**DATA TO PROCESS:**
------------
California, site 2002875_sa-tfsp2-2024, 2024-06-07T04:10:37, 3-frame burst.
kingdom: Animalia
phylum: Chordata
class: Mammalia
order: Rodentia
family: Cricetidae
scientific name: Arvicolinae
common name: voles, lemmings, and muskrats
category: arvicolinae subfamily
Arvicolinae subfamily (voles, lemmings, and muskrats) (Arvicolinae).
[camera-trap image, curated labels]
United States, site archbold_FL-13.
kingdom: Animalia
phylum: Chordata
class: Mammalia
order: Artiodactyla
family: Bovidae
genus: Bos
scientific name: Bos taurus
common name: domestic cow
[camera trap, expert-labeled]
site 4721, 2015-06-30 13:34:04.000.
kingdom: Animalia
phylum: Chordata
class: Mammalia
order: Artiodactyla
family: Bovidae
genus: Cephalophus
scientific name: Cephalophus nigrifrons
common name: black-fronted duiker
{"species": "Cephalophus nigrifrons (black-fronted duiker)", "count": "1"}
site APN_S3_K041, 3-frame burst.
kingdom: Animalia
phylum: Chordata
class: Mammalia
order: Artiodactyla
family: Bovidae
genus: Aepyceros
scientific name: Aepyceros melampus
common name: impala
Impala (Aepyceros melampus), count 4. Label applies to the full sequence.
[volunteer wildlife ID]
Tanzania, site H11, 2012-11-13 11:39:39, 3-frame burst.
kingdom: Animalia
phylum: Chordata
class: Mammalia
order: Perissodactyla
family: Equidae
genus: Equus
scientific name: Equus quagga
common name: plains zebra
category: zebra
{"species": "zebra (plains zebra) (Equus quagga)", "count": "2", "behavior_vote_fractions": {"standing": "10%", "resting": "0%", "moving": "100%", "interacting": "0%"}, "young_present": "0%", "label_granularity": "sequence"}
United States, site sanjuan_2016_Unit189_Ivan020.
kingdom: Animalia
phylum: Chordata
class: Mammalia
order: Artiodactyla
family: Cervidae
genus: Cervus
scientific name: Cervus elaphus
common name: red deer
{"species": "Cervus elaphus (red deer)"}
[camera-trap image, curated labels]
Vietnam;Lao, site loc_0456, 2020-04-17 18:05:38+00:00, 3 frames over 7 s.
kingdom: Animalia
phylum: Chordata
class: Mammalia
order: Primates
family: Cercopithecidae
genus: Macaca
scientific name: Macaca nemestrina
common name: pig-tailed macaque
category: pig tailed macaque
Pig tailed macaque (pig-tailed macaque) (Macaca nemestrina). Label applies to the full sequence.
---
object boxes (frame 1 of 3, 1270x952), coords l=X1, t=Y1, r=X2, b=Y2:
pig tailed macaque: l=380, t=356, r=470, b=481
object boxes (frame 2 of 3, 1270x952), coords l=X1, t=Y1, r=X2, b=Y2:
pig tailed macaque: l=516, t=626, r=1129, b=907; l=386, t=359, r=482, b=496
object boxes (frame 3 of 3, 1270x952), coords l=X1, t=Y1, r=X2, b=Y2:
------------
**THE TASK:** After reading the listing, copy all of it out exactly.

**EXERCISE RESPONSE:**
California, site 2002875_sa-tfsp2-2024, 2024-06-07T04:10:37, 3-frame burst.
kingdom: Animalia
phylum: Chordata
class: Mammalia
order: Rodentia
family: Cricetidae
scientific name: Arvicolinae
common name: voles, lemmings, and muskrats
category: arvicolinae subfamily
Arvicolinae subfamily (voles, lemmings, and muskrats) (Arvicolinae).
[camera-trap image, curated labels]
United States, site archbold_FL-13.
kingdom: Animalia
phylum: Chordata
class: Mammalia
order: Artiodactyla
family: Bovidae
genus: Bos
scientific name: Bos taurus
common name: domestic cow
[camera trap, expert-labeled]
site 4721, 2015-06-30 13:34:04.000.
kingdom: Animalia
phylum: Chordata
class: Mammalia
order: Artiodactyla
family: Bovidae
genus: Cephalophus
scientific name: Cephalophus nigrifrons
common name: black-fronted duiker
{"species": "Cephalophus nigrifrons (black-fronted duiker)", "count": "1"}
site APN_S3_K041, 3-frame burst.
kingdom: Animalia
phylum: Chordata
class: Mammalia
order: Artiodactyla
family: Bovidae
genus: Aepyceros
scientific name: Aepyceros melampus
common name: impala
Impala (Aepyceros melampus), count 4. Label applies to the full sequence.
[volunteer wildlife ID]
Tanzania, site H11, 2012-11-13 11:39:39, 3-frame burst.
kingdom: Animalia
phylum: Chordata
class: Mammalia
order: Perissodactyla
family: Equidae
genus: Equus
scientific name: Equus quagga
common name: plains zebra
category: zebra
{"species": "zebra (plains zebra) (Equus quagga)", "count": "2", "behavior_vote_fractions": {"standing": "10%", "resting": "0%", "moving": "100%", "interacting": "0%"}, "young_present": "0%", "label_granularity": "sequence"}
United States, site sanjuan_2016_Unit189_Ivan020.
kingdom: Animalia
phylum: Chordata
class: Mammalia
order: Artiodactyla
family: Cervidae
genus: Cervus
scientific name: Cervus elaphus
common name: red deer
{"species": "Cervus elaphus (red deer)"}
[camera-trap image, curated labels]
Vietnam;Lao, site loc_0456, 2020-04-17 18:05:38+00:00, 3 frames over 7 s.
kingdom: Animalia
phylum: Chordata
class: Mammalia
order: Primates
family: Cercopithecidae
genus: Macaca
scientific name: Macaca nemestrina
common name: pig-tailed macaque
category: pig tailed macaque
Pig tailed macaque (pig-tailed macaque) (Macaca nemestrina). Label applies to the full sequence.
---
object boxes (frame 1 of 3, 1270x952), coords l=X1, t=Y1, r=X2, b=Y2:
pig tailed macaque: l=380, t=356, r=470, b=481
object boxes (frame 2 of 3, 1270x952), coords l=X1, t=Y1, r=X2, b=Y2:
pig tailed macaque: l=516, t=626, r=1129, b=907; l=386, t=359, r=482, b=496
object boxes (frame 3 of 3, 1270x952), coords l=X1, t=Y1, r=X2, b=Y2:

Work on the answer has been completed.